# Data rows
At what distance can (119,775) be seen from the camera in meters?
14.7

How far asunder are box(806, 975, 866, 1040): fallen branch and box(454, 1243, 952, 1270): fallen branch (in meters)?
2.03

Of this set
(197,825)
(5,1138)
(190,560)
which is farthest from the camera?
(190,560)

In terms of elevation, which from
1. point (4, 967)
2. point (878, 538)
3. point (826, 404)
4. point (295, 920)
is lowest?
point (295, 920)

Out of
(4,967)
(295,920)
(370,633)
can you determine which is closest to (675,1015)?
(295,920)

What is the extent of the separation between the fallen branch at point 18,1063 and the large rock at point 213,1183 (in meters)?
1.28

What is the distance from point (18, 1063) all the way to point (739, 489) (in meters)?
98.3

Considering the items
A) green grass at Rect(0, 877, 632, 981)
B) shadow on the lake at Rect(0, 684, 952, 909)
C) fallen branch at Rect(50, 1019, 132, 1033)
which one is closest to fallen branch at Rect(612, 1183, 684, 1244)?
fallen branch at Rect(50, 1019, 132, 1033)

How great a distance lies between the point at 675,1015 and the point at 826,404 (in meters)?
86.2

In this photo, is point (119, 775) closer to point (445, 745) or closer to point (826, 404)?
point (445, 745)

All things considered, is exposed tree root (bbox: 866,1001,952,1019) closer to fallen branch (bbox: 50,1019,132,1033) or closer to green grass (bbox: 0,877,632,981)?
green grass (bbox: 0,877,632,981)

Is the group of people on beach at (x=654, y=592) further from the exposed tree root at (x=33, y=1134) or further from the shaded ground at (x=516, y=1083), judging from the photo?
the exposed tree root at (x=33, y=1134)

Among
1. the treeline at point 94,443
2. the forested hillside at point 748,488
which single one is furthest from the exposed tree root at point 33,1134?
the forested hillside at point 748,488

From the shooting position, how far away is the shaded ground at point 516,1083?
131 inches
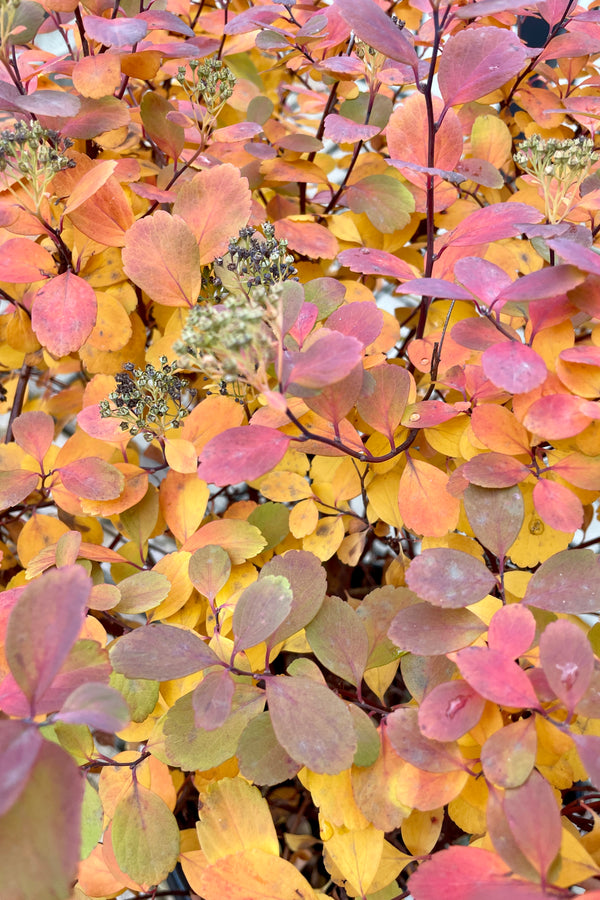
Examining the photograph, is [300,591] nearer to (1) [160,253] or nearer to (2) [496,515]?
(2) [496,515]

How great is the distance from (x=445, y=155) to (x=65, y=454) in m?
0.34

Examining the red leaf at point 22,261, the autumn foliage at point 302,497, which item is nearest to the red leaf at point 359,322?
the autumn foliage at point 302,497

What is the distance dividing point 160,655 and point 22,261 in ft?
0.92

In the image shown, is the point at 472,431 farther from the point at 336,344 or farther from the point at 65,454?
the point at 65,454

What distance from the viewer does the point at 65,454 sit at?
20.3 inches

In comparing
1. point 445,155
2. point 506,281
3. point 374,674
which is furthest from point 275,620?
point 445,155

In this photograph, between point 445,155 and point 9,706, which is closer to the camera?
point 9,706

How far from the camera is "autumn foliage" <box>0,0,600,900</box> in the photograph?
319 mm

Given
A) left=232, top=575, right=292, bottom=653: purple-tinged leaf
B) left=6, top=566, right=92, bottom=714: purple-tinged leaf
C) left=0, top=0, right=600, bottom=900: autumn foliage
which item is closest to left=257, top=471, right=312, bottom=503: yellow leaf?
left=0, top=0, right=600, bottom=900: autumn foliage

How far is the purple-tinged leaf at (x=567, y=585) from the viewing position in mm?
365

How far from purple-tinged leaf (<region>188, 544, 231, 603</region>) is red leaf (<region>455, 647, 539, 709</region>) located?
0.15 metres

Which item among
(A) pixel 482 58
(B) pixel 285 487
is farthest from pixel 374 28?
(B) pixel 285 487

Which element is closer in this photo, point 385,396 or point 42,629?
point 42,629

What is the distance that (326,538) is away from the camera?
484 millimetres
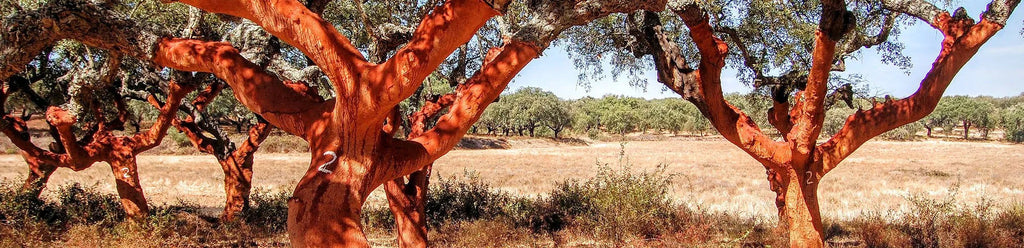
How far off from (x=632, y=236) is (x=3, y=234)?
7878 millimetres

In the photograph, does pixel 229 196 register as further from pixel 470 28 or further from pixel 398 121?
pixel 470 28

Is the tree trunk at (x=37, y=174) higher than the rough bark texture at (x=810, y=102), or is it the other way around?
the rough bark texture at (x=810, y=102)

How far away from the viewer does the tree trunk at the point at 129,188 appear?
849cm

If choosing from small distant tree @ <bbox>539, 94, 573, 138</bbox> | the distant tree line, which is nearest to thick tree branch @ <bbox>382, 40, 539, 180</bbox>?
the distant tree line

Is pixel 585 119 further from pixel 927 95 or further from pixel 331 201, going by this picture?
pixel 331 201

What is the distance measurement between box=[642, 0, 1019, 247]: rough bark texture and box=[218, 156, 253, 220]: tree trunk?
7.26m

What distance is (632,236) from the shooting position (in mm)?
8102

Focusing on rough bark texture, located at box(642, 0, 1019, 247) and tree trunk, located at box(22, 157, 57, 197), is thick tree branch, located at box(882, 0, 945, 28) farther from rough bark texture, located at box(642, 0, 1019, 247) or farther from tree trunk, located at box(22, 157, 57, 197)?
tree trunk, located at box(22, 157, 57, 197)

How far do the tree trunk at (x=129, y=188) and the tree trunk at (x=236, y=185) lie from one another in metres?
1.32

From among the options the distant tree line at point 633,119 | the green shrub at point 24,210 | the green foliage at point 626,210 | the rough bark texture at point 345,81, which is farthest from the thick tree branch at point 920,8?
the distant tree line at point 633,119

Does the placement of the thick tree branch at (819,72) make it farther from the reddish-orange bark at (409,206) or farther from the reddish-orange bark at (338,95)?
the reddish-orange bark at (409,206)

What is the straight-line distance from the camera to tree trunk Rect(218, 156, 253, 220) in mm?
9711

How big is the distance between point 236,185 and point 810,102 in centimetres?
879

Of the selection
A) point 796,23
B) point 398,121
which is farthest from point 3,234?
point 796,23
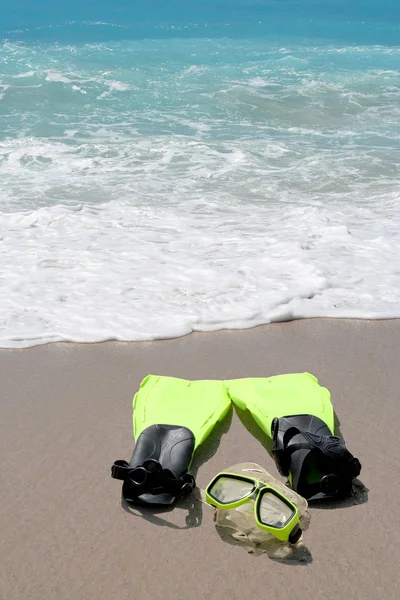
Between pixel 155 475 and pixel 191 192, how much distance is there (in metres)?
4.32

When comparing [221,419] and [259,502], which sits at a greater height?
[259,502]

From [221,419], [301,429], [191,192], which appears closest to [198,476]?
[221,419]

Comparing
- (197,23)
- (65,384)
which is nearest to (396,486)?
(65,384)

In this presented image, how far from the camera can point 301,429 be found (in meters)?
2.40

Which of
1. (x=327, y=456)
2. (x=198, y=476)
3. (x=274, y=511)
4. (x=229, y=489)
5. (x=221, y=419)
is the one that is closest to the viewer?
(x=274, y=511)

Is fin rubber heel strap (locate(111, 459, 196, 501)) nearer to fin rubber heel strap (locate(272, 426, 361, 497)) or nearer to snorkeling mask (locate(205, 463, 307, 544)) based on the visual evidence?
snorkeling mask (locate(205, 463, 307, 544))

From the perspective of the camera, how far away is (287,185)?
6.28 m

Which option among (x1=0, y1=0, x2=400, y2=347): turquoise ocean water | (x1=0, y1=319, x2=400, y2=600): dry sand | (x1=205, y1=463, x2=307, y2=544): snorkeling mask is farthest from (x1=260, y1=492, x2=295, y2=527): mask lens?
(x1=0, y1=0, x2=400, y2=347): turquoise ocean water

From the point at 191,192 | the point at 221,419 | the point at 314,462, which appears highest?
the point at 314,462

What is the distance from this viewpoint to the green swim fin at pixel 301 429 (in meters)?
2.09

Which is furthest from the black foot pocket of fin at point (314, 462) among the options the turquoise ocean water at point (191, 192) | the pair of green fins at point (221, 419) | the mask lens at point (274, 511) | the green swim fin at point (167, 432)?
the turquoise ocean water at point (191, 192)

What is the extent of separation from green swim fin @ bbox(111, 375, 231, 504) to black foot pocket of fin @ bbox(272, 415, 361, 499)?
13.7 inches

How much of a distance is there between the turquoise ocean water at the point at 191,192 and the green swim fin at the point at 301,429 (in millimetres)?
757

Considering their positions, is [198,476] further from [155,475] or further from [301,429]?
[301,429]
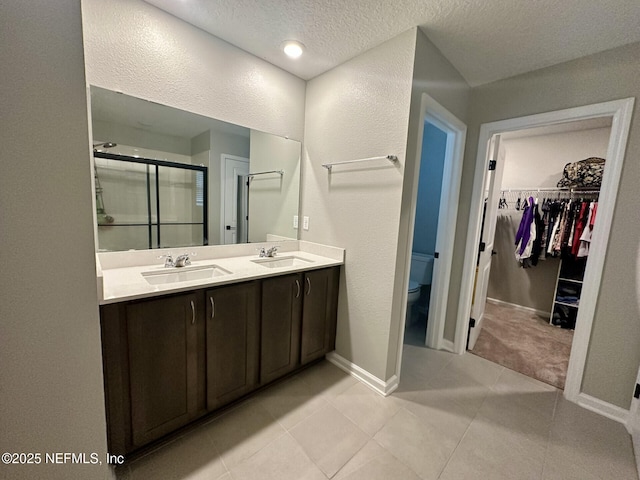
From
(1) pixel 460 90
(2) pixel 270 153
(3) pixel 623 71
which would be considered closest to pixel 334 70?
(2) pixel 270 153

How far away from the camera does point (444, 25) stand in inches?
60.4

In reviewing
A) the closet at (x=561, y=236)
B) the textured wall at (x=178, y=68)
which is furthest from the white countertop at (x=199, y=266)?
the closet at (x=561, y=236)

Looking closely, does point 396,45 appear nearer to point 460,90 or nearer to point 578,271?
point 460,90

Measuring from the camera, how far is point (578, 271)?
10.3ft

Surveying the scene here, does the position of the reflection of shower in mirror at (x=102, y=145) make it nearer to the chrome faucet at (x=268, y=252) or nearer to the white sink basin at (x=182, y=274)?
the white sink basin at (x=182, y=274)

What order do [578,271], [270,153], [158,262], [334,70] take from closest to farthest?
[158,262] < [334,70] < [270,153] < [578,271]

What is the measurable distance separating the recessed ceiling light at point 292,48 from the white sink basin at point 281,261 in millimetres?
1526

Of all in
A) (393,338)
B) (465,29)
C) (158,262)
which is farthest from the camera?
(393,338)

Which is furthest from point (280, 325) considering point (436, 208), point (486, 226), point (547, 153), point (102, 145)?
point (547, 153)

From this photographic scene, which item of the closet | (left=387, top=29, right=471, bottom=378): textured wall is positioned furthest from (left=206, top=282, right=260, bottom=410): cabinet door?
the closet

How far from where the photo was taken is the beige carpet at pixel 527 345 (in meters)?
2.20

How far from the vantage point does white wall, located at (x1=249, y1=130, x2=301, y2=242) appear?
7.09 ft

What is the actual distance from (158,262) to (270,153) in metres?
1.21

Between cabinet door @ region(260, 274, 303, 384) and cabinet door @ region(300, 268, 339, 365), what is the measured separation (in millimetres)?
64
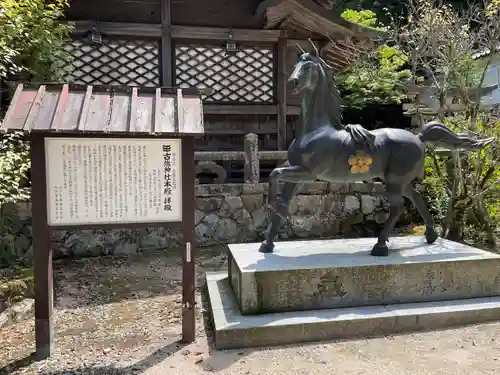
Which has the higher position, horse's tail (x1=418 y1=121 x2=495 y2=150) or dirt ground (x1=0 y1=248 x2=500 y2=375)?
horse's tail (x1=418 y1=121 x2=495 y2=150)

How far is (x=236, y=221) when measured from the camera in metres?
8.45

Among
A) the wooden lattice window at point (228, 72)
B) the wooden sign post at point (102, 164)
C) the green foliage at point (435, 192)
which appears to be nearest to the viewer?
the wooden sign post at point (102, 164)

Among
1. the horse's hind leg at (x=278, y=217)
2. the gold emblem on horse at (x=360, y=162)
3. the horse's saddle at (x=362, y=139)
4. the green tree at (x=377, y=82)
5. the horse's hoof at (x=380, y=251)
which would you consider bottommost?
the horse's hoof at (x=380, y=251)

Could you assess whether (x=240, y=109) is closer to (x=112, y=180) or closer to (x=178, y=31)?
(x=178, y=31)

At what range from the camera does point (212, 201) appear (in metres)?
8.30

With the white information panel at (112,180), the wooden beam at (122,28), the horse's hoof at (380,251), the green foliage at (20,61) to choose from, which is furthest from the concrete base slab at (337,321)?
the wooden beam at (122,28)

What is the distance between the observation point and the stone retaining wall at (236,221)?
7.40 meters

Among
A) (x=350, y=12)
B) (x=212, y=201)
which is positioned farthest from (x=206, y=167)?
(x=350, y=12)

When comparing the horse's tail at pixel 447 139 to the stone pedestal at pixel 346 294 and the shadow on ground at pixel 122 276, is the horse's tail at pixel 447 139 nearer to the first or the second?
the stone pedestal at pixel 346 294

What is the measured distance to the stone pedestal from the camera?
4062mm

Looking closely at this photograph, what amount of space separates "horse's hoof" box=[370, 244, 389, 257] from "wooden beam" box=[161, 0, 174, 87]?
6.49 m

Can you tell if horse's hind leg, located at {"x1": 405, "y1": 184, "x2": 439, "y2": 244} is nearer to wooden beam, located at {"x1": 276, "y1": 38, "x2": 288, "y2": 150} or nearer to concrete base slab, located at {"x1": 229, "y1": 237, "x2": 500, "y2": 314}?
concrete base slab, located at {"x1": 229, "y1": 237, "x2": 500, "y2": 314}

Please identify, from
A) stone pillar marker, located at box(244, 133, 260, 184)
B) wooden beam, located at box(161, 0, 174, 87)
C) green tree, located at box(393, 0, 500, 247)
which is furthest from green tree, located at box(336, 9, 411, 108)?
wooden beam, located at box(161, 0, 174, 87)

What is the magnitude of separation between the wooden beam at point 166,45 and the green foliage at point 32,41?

# Exercise directions
Rewrite everything from the line containing "What is the distance between" down to the end of the material as a numbered list, with blank lines left out.

# Final result
1. What is the distance between the observation point and the stone retaining wall at (236,221)?
2. 7.40 meters
3. Among
4. A) (x=350, y=12)
5. B) (x=212, y=201)
6. which is positioned farthest from (x=206, y=167)?
7. (x=350, y=12)
8. When comparing the horse's tail at pixel 447 139 to the stone pedestal at pixel 346 294 and the shadow on ground at pixel 122 276, is the horse's tail at pixel 447 139 nearer to the first or the second?
9. the stone pedestal at pixel 346 294
10. What is the measured distance to the stone pedestal from the camera?
11. 4062mm
12. Looking closely at this photograph, what amount of space separates "horse's hoof" box=[370, 244, 389, 257] from "wooden beam" box=[161, 0, 174, 87]?
13. 6.49 m
14. Can you tell if horse's hind leg, located at {"x1": 405, "y1": 184, "x2": 439, "y2": 244} is nearer to wooden beam, located at {"x1": 276, "y1": 38, "x2": 288, "y2": 150} or nearer to concrete base slab, located at {"x1": 229, "y1": 237, "x2": 500, "y2": 314}?
15. concrete base slab, located at {"x1": 229, "y1": 237, "x2": 500, "y2": 314}
16. Please identify, from
17. A) stone pillar marker, located at box(244, 133, 260, 184)
18. B) wooden beam, located at box(161, 0, 174, 87)
19. C) green tree, located at box(393, 0, 500, 247)
20. which is furthest from green tree, located at box(336, 9, 411, 108)?
21. wooden beam, located at box(161, 0, 174, 87)
22. What is the magnitude of separation between the wooden beam at point 166,45 and the green foliage at point 32,41?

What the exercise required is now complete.